Routing Tree#
Alertmanager receives alerts from Prometheus and decides where to send them based on a routing tree. Every alert enters at the root route and travels down the tree until it matches a child route. If no child matches, the root route’s receiver handles it.
# alertmanager.yml
global:
resolve_timeout: 5m
slack_api_url: "https://hooks.slack.com/services/T00/B00/xxx"

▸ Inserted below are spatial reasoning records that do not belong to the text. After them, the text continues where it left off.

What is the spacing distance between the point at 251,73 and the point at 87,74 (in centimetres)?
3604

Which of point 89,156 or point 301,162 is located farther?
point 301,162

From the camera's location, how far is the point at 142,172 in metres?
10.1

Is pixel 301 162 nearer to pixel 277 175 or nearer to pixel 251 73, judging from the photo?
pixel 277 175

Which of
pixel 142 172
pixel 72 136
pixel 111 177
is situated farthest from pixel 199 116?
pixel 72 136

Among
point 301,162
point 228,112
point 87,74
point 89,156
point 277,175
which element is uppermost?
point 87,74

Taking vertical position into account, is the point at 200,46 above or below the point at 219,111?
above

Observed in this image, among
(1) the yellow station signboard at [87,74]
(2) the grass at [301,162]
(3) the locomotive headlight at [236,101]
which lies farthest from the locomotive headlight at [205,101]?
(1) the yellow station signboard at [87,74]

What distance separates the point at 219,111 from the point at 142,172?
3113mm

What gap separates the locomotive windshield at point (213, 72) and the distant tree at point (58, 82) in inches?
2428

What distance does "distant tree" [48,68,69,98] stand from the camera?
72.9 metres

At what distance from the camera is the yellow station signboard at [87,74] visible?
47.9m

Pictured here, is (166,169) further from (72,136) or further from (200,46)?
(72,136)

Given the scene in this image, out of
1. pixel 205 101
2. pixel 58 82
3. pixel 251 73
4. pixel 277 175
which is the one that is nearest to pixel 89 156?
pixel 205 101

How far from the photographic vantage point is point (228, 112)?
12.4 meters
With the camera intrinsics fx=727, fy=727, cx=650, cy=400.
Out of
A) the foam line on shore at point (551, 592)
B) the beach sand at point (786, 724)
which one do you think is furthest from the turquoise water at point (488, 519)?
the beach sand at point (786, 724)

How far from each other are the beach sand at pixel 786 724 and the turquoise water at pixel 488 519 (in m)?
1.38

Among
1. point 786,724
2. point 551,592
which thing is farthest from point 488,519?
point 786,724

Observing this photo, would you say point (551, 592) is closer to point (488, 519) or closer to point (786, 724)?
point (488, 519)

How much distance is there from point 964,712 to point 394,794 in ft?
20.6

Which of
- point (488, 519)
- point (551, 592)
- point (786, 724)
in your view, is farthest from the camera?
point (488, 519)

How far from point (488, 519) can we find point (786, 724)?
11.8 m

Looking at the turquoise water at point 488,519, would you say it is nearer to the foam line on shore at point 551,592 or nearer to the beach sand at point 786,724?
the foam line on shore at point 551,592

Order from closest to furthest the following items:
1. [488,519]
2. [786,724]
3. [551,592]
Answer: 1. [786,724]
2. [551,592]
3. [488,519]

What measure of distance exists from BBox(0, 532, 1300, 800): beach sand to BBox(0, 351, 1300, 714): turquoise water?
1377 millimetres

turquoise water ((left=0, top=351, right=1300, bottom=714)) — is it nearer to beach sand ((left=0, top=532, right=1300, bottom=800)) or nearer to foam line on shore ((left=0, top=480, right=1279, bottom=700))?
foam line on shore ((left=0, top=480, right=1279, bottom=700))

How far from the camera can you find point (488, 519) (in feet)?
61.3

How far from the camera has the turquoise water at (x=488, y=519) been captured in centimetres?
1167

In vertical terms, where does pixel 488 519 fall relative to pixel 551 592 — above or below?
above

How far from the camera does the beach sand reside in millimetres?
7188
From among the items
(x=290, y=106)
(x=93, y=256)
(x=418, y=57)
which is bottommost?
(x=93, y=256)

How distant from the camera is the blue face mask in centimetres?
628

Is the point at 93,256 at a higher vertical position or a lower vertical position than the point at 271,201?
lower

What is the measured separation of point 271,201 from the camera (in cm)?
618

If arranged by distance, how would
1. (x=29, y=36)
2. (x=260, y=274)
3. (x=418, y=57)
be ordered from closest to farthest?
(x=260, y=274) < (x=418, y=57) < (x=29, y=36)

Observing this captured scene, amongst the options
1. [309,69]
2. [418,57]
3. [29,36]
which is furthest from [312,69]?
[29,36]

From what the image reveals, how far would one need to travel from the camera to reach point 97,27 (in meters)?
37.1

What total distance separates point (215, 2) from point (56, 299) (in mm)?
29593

pagerduty_url: "https://events.pagerduty.com/v2/enqueue"
route:
receiver: "default-slack"
group_by: ["alertname", "namespace"]
group_wait: 30s
group_interval: 5m
repeat_interval: 4h
routes:
- match:
severity: critical
receiver: "pagerduty-oncall"
group_wait: 10s
repeat_interval: 1h
routes:
- match:
team: database
receiver: "pagerduty-dba"
- match:
severity: warning
receiver: "team-slack"
repeat_interval: 12h
- match_re:
namespace: "staging|dev"
receiver: "dev-slack"
repeat_interval: 24h
Timing parameters matter. group_wait is how long Alertmanager waits after receiving the first alert in a new group before sending the notification – this lets it batch related alerts together. group_interval is the minimum time before sending updates about a group that already fired. repeat_interval controls how often an unchanged active alert is re-sent.